# Should I wear black shoes with taupe pants?



## Jon1 (Sep 1, 2008)

Also, is it okay to wear dress boots and a dress belt with chinos, or are they strictly casual? My only pair of casual shoes are Top Siders, but boat shoes don't seem appropriate for 30 degree weather.


----------



## Flanderian (Apr 30, 2008)

Jon1 said:


> Also, is it okay to wear dress boots and a dress belt with chinos, or are they strictly casual? My only pair of casual shoes are Top Siders, but boat shoes don't seem appropriate for 30 degree weather.


You can, but I prefer very dark brown. Suede can be nice. Chinos *are *casual. And yes, you can wear some dress boots and belts with them.


----------



## eagle2250 (Mar 24, 2006)

While you can wear black shoes with taupe trousers, it would provide a level of contrast that might prove distracting. As was suggested by Flanderian, brown shoes would be a better option. As to your question regarding the wear of dress boots and a dress belt with chinos, their was a time in my life, when I was first transitioning from full time military service to civilian life, that I wore a pair of black Dehner Dress Wellingtons with wool gabardines, chinos, jeans, etc, and thought it looked pretty darn sharp. All these years later, I still wear them occasionally, though not with light khaki or taupe colored trousers!


----------



## phyrpowr (Aug 30, 2009)

The black shoe does imply "on business" or "on duty", but I think the style counts for more. Take a look, if you like it, go for it


----------



## Orsini (Apr 24, 2007)

Some folks mix the color groups like this these days, but it looks goofy to me. With just a minimally adequate footwear wardrobe, this can be avoided.


----------



## Jon1 (Sep 1, 2008)

Orsini said:


> Some folks mix the color groups like this these days, but it looks goofy to me. With just a minimally adequate footwear wardrobe, this can be avoided.
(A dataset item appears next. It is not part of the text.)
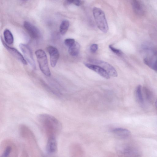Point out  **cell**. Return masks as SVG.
I'll return each instance as SVG.
<instances>
[{"mask_svg":"<svg viewBox=\"0 0 157 157\" xmlns=\"http://www.w3.org/2000/svg\"><path fill=\"white\" fill-rule=\"evenodd\" d=\"M38 121L48 139L56 138L61 132L62 125L55 117L47 114L39 115Z\"/></svg>","mask_w":157,"mask_h":157,"instance_id":"cell-1","label":"cell"},{"mask_svg":"<svg viewBox=\"0 0 157 157\" xmlns=\"http://www.w3.org/2000/svg\"><path fill=\"white\" fill-rule=\"evenodd\" d=\"M21 137L26 142L36 155L42 154L37 144L36 140L31 130L25 125H21L19 128Z\"/></svg>","mask_w":157,"mask_h":157,"instance_id":"cell-2","label":"cell"},{"mask_svg":"<svg viewBox=\"0 0 157 157\" xmlns=\"http://www.w3.org/2000/svg\"><path fill=\"white\" fill-rule=\"evenodd\" d=\"M18 155L17 147L14 142L9 139L3 140L0 146V157H17Z\"/></svg>","mask_w":157,"mask_h":157,"instance_id":"cell-3","label":"cell"},{"mask_svg":"<svg viewBox=\"0 0 157 157\" xmlns=\"http://www.w3.org/2000/svg\"><path fill=\"white\" fill-rule=\"evenodd\" d=\"M93 12L98 27L103 32L107 33L108 30V26L104 12L97 7H94Z\"/></svg>","mask_w":157,"mask_h":157,"instance_id":"cell-4","label":"cell"},{"mask_svg":"<svg viewBox=\"0 0 157 157\" xmlns=\"http://www.w3.org/2000/svg\"><path fill=\"white\" fill-rule=\"evenodd\" d=\"M35 53L41 71L46 76H50L51 73L46 53L41 49L36 50Z\"/></svg>","mask_w":157,"mask_h":157,"instance_id":"cell-5","label":"cell"},{"mask_svg":"<svg viewBox=\"0 0 157 157\" xmlns=\"http://www.w3.org/2000/svg\"><path fill=\"white\" fill-rule=\"evenodd\" d=\"M90 61L92 63L98 65L104 69L110 76L116 77L117 73L114 68L109 63L100 60L91 59Z\"/></svg>","mask_w":157,"mask_h":157,"instance_id":"cell-6","label":"cell"},{"mask_svg":"<svg viewBox=\"0 0 157 157\" xmlns=\"http://www.w3.org/2000/svg\"><path fill=\"white\" fill-rule=\"evenodd\" d=\"M19 47L26 59L33 68L35 70L36 65L31 49L27 45L22 43L19 44Z\"/></svg>","mask_w":157,"mask_h":157,"instance_id":"cell-7","label":"cell"},{"mask_svg":"<svg viewBox=\"0 0 157 157\" xmlns=\"http://www.w3.org/2000/svg\"><path fill=\"white\" fill-rule=\"evenodd\" d=\"M24 26L31 38L36 39L40 37L41 34L39 29L30 22L24 21Z\"/></svg>","mask_w":157,"mask_h":157,"instance_id":"cell-8","label":"cell"},{"mask_svg":"<svg viewBox=\"0 0 157 157\" xmlns=\"http://www.w3.org/2000/svg\"><path fill=\"white\" fill-rule=\"evenodd\" d=\"M1 40L4 47L12 55L24 65L27 64V62L24 57L17 49L15 48L10 47L5 42L3 39L1 38Z\"/></svg>","mask_w":157,"mask_h":157,"instance_id":"cell-9","label":"cell"},{"mask_svg":"<svg viewBox=\"0 0 157 157\" xmlns=\"http://www.w3.org/2000/svg\"><path fill=\"white\" fill-rule=\"evenodd\" d=\"M46 49L50 55L51 66L52 67H54L59 57V52L57 48L52 46L47 47Z\"/></svg>","mask_w":157,"mask_h":157,"instance_id":"cell-10","label":"cell"},{"mask_svg":"<svg viewBox=\"0 0 157 157\" xmlns=\"http://www.w3.org/2000/svg\"><path fill=\"white\" fill-rule=\"evenodd\" d=\"M58 150L56 138L52 137L48 139L46 146L47 152L50 154L56 153Z\"/></svg>","mask_w":157,"mask_h":157,"instance_id":"cell-11","label":"cell"},{"mask_svg":"<svg viewBox=\"0 0 157 157\" xmlns=\"http://www.w3.org/2000/svg\"><path fill=\"white\" fill-rule=\"evenodd\" d=\"M84 64L86 67L96 72L103 78L106 79L110 78V75L108 73L101 67L90 63H85Z\"/></svg>","mask_w":157,"mask_h":157,"instance_id":"cell-12","label":"cell"},{"mask_svg":"<svg viewBox=\"0 0 157 157\" xmlns=\"http://www.w3.org/2000/svg\"><path fill=\"white\" fill-rule=\"evenodd\" d=\"M111 132L116 137L123 139H127L131 135V132L129 131L122 128L113 129L111 130Z\"/></svg>","mask_w":157,"mask_h":157,"instance_id":"cell-13","label":"cell"},{"mask_svg":"<svg viewBox=\"0 0 157 157\" xmlns=\"http://www.w3.org/2000/svg\"><path fill=\"white\" fill-rule=\"evenodd\" d=\"M80 48V45L79 44L75 42L73 45L69 47L68 52L71 56H76L79 53Z\"/></svg>","mask_w":157,"mask_h":157,"instance_id":"cell-14","label":"cell"},{"mask_svg":"<svg viewBox=\"0 0 157 157\" xmlns=\"http://www.w3.org/2000/svg\"><path fill=\"white\" fill-rule=\"evenodd\" d=\"M3 35L5 42L9 45L13 44L14 38L10 31L8 29H5L3 32Z\"/></svg>","mask_w":157,"mask_h":157,"instance_id":"cell-15","label":"cell"},{"mask_svg":"<svg viewBox=\"0 0 157 157\" xmlns=\"http://www.w3.org/2000/svg\"><path fill=\"white\" fill-rule=\"evenodd\" d=\"M130 1L135 12L137 14H142V8L138 0H130Z\"/></svg>","mask_w":157,"mask_h":157,"instance_id":"cell-16","label":"cell"},{"mask_svg":"<svg viewBox=\"0 0 157 157\" xmlns=\"http://www.w3.org/2000/svg\"><path fill=\"white\" fill-rule=\"evenodd\" d=\"M69 26V21L67 20L63 21L60 26L59 31L61 34L64 35L67 32Z\"/></svg>","mask_w":157,"mask_h":157,"instance_id":"cell-17","label":"cell"},{"mask_svg":"<svg viewBox=\"0 0 157 157\" xmlns=\"http://www.w3.org/2000/svg\"><path fill=\"white\" fill-rule=\"evenodd\" d=\"M136 94L138 101L140 103L143 104L144 100L142 93L141 86L140 85H139L137 86L136 89Z\"/></svg>","mask_w":157,"mask_h":157,"instance_id":"cell-18","label":"cell"},{"mask_svg":"<svg viewBox=\"0 0 157 157\" xmlns=\"http://www.w3.org/2000/svg\"><path fill=\"white\" fill-rule=\"evenodd\" d=\"M75 42V40L72 38L66 39L64 41L65 45L69 47L73 45Z\"/></svg>","mask_w":157,"mask_h":157,"instance_id":"cell-19","label":"cell"},{"mask_svg":"<svg viewBox=\"0 0 157 157\" xmlns=\"http://www.w3.org/2000/svg\"><path fill=\"white\" fill-rule=\"evenodd\" d=\"M109 47L112 52L117 55H120L123 53L121 50L114 47L112 45H109Z\"/></svg>","mask_w":157,"mask_h":157,"instance_id":"cell-20","label":"cell"},{"mask_svg":"<svg viewBox=\"0 0 157 157\" xmlns=\"http://www.w3.org/2000/svg\"><path fill=\"white\" fill-rule=\"evenodd\" d=\"M98 48V44H93L91 45L90 48V50L91 52L94 53L97 50Z\"/></svg>","mask_w":157,"mask_h":157,"instance_id":"cell-21","label":"cell"},{"mask_svg":"<svg viewBox=\"0 0 157 157\" xmlns=\"http://www.w3.org/2000/svg\"><path fill=\"white\" fill-rule=\"evenodd\" d=\"M73 3L77 6H79L81 4V1L80 0H75Z\"/></svg>","mask_w":157,"mask_h":157,"instance_id":"cell-22","label":"cell"},{"mask_svg":"<svg viewBox=\"0 0 157 157\" xmlns=\"http://www.w3.org/2000/svg\"><path fill=\"white\" fill-rule=\"evenodd\" d=\"M153 69L155 71H157V59L155 62L153 66Z\"/></svg>","mask_w":157,"mask_h":157,"instance_id":"cell-23","label":"cell"},{"mask_svg":"<svg viewBox=\"0 0 157 157\" xmlns=\"http://www.w3.org/2000/svg\"><path fill=\"white\" fill-rule=\"evenodd\" d=\"M75 0H67V2L69 3H73Z\"/></svg>","mask_w":157,"mask_h":157,"instance_id":"cell-24","label":"cell"},{"mask_svg":"<svg viewBox=\"0 0 157 157\" xmlns=\"http://www.w3.org/2000/svg\"><path fill=\"white\" fill-rule=\"evenodd\" d=\"M155 106L157 110V99H156V100L155 101Z\"/></svg>","mask_w":157,"mask_h":157,"instance_id":"cell-25","label":"cell"}]
</instances>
Well, the thing about taupe is that it's kind of both a gray tone and an earth tone. I guess dark brown shoes would look best, but I'd rather not buy a new pair of shoes just to match one pair of pants.


----------



## Mad Hatter (Jul 13, 2008)

I agree with Orsini-it's not complementary. Burgundy/#8 shell looks well with taupe, as well. And with just one more pair of shoes in either a med.-dark brown or burgundy, you'll have a lot more options.

Just bide your time and wait for an AE sale, or try the Shoe Bank.


----------